SET EXERCISE
Reproduce the records that follow in full, excluding any picture they contain.

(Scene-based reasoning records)
------------------------------
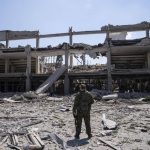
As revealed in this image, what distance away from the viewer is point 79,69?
3397 cm

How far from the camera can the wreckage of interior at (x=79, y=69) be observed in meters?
29.5

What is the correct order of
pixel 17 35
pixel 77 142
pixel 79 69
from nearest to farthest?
pixel 77 142, pixel 79 69, pixel 17 35

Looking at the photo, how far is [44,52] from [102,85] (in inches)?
288

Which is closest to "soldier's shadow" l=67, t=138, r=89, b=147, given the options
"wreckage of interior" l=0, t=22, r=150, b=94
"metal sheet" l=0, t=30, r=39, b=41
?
"wreckage of interior" l=0, t=22, r=150, b=94

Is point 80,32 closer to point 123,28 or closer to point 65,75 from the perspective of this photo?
point 123,28

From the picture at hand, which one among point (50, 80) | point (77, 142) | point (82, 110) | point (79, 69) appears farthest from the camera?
point (79, 69)

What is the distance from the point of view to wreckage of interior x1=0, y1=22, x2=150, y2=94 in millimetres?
29500

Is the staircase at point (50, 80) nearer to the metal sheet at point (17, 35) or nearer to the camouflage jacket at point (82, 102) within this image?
the metal sheet at point (17, 35)

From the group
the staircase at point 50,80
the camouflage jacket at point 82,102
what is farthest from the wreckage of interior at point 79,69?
the camouflage jacket at point 82,102

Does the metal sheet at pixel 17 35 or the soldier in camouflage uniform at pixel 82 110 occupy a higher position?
the metal sheet at pixel 17 35

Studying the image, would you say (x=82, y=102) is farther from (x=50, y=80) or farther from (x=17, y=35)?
(x=17, y=35)

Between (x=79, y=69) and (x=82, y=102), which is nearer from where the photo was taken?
(x=82, y=102)

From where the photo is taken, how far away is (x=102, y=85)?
3447 cm

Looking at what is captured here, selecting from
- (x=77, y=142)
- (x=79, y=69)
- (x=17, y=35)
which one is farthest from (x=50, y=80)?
(x=77, y=142)
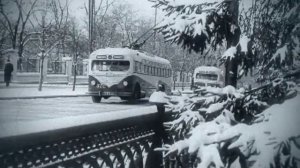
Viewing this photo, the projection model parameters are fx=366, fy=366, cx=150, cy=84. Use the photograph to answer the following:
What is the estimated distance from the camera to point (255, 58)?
4066 millimetres

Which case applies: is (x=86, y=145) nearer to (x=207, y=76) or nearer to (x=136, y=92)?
(x=136, y=92)

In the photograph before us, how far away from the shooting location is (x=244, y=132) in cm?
242

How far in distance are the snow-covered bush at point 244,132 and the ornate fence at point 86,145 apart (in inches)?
19.0

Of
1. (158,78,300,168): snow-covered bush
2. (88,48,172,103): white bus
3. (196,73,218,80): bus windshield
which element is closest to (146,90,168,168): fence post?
(158,78,300,168): snow-covered bush

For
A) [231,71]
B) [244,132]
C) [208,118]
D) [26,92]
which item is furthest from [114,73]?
[244,132]

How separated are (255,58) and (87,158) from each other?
226cm

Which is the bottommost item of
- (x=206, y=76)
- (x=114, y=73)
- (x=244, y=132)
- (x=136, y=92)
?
(x=136, y=92)

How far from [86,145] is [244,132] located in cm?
118

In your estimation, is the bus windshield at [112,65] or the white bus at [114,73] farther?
the bus windshield at [112,65]

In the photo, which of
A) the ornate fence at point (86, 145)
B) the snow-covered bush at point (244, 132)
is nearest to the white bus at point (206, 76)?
the ornate fence at point (86, 145)

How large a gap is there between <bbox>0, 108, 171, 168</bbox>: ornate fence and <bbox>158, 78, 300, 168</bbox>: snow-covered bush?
1.58 ft

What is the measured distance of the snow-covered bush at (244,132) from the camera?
2.18m

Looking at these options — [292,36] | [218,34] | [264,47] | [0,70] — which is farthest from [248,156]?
[0,70]

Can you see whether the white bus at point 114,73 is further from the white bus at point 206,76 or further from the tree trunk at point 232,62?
the tree trunk at point 232,62
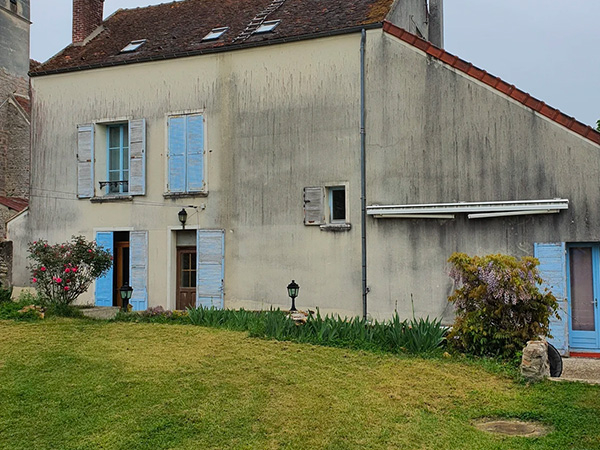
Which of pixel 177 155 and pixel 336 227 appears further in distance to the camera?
pixel 177 155

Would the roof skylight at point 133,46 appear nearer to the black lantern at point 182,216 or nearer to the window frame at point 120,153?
the window frame at point 120,153

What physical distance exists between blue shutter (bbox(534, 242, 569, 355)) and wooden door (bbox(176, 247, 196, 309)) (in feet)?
25.9

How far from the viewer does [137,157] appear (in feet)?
47.5

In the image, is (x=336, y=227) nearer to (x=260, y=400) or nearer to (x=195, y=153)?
(x=195, y=153)

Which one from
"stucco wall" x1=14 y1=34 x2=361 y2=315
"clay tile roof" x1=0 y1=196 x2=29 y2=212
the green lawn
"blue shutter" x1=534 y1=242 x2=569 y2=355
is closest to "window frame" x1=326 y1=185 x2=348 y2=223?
"stucco wall" x1=14 y1=34 x2=361 y2=315

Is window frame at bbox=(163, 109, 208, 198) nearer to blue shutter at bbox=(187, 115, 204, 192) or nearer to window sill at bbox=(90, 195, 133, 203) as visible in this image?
blue shutter at bbox=(187, 115, 204, 192)

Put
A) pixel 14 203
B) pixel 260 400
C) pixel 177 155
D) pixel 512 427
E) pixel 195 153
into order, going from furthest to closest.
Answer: pixel 14 203
pixel 177 155
pixel 195 153
pixel 260 400
pixel 512 427

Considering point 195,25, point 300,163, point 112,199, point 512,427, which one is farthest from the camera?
point 195,25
------------------------------
OUTPUT BELOW
As revealed in this image, what distance away from the viewer is point 79,69?
3397 cm

How far from the camera can the wreckage of interior at (x=79, y=69) be observed in meters?
29.5

What is the correct order of
pixel 17 35
pixel 77 142
pixel 79 69
from nearest to farthest?
pixel 77 142, pixel 79 69, pixel 17 35

Looking at the photo, how far is [44,52] from [102,85] (in inches)?
288

Which is closest to "soldier's shadow" l=67, t=138, r=89, b=147, given the options
"wreckage of interior" l=0, t=22, r=150, b=94
"metal sheet" l=0, t=30, r=39, b=41
?
"wreckage of interior" l=0, t=22, r=150, b=94

Is point 80,32 closer to point 123,28 or closer to point 65,75 from the perspective of this photo?
point 123,28

From the picture at hand, which one among point (50, 80) | point (77, 142) | point (82, 110) | point (79, 69) appears farthest from the camera?
point (79, 69)

What is the distance from the point of view to wreckage of interior x1=0, y1=22, x2=150, y2=94 in millimetres?
29500

Is the staircase at point (50, 80) nearer to the metal sheet at point (17, 35) or nearer to the camouflage jacket at point (82, 102) within this image?
the metal sheet at point (17, 35)

From the group
the staircase at point 50,80
the camouflage jacket at point 82,102
what is farthest from the wreckage of interior at point 79,69?
the camouflage jacket at point 82,102

Does the metal sheet at pixel 17 35 or the soldier in camouflage uniform at pixel 82 110 occupy a higher position?
the metal sheet at pixel 17 35

Studying the image, would you say (x=82, y=102) is farther from (x=50, y=80) or farther from (x=17, y=35)?
(x=17, y=35)

Between (x=79, y=69) and (x=82, y=102), which is nearer from where the photo was taken?
(x=82, y=102)

From where the photo is taken, how far away is (x=102, y=85)?
3447 cm

Looking at what is captured here, selecting from
- (x=77, y=142)
- (x=79, y=69)
- (x=17, y=35)
which one is farthest from (x=50, y=80)?
(x=77, y=142)
Viewing this photo, the projection model parameters are fx=366, fy=366, cx=150, cy=84. Use the photograph to answer the following:
What is the estimated distance from the camera to point (255, 58)?
4066 millimetres

Which case applies: is (x=86, y=145) nearer to (x=207, y=76) or nearer to (x=136, y=92)?
(x=136, y=92)

In the photograph before us, how far away from the shooting location is (x=244, y=132) in cm?
242

How far in distance are the snow-covered bush at point 244,132 and the ornate fence at point 86,145 apart (in inches)?
19.0

Of
1. (158,78,300,168): snow-covered bush
2. (88,48,172,103): white bus
3. (196,73,218,80): bus windshield
which element is closest to (146,90,168,168): fence post?
(158,78,300,168): snow-covered bush

For
A) [231,71]
B) [244,132]
C) [208,118]
D) [26,92]
which item is furthest from [114,73]?
[244,132]

How separated are (255,58) and (87,158) from each other?
226cm

Which is the bottommost item of
- (x=206, y=76)
- (x=114, y=73)
- (x=244, y=132)
- (x=136, y=92)
?
(x=136, y=92)

How far from [86,145] is [244,132] located in cm?
118

In your estimation, is the bus windshield at [112,65] or the white bus at [114,73] farther?
the bus windshield at [112,65]

In the photo, which of
A) the ornate fence at point (86, 145)
B) the snow-covered bush at point (244, 132)
is nearest to the white bus at point (206, 76)?
the ornate fence at point (86, 145)

How large a gap is there between <bbox>0, 108, 171, 168</bbox>: ornate fence and <bbox>158, 78, 300, 168</bbox>: snow-covered bush?
1.58 ft

What is the measured distance of the snow-covered bush at (244,132) from the camera?
2.18m

Looking at these options — [292,36] | [218,34] | [264,47] | [0,70] — which is farthest from [248,156]?
[0,70]

Can you see whether the white bus at point 114,73 is further from the white bus at point 206,76 or further from the tree trunk at point 232,62?
the tree trunk at point 232,62
Which of pixel 177 155 and pixel 336 227 appears further in distance to the camera?
pixel 177 155

Would the roof skylight at point 133,46 appear nearer to the black lantern at point 182,216 or nearer to the window frame at point 120,153?
the window frame at point 120,153

What physical distance exists between blue shutter (bbox(534, 242, 569, 355)) and wooden door (bbox(176, 247, 196, 309)) (in feet)?
25.9

How far from the viewer does [137,157] appear (in feet)?
47.5

In the image, is (x=336, y=227) nearer to (x=260, y=400) or nearer to (x=195, y=153)?
(x=195, y=153)

Which one from
"stucco wall" x1=14 y1=34 x2=361 y2=315
"clay tile roof" x1=0 y1=196 x2=29 y2=212
the green lawn
"blue shutter" x1=534 y1=242 x2=569 y2=355
is closest to "window frame" x1=326 y1=185 x2=348 y2=223?
"stucco wall" x1=14 y1=34 x2=361 y2=315

Is window frame at bbox=(163, 109, 208, 198) nearer to blue shutter at bbox=(187, 115, 204, 192) or nearer to window sill at bbox=(90, 195, 133, 203) as visible in this image?
blue shutter at bbox=(187, 115, 204, 192)

Put
A) pixel 14 203
B) pixel 260 400
C) pixel 177 155
D) pixel 512 427
E) pixel 195 153
into order, going from furthest to closest.
Answer: pixel 14 203
pixel 177 155
pixel 195 153
pixel 260 400
pixel 512 427

Considering point 195,25, point 300,163, point 112,199, point 512,427, which one is farthest from the camera?
point 195,25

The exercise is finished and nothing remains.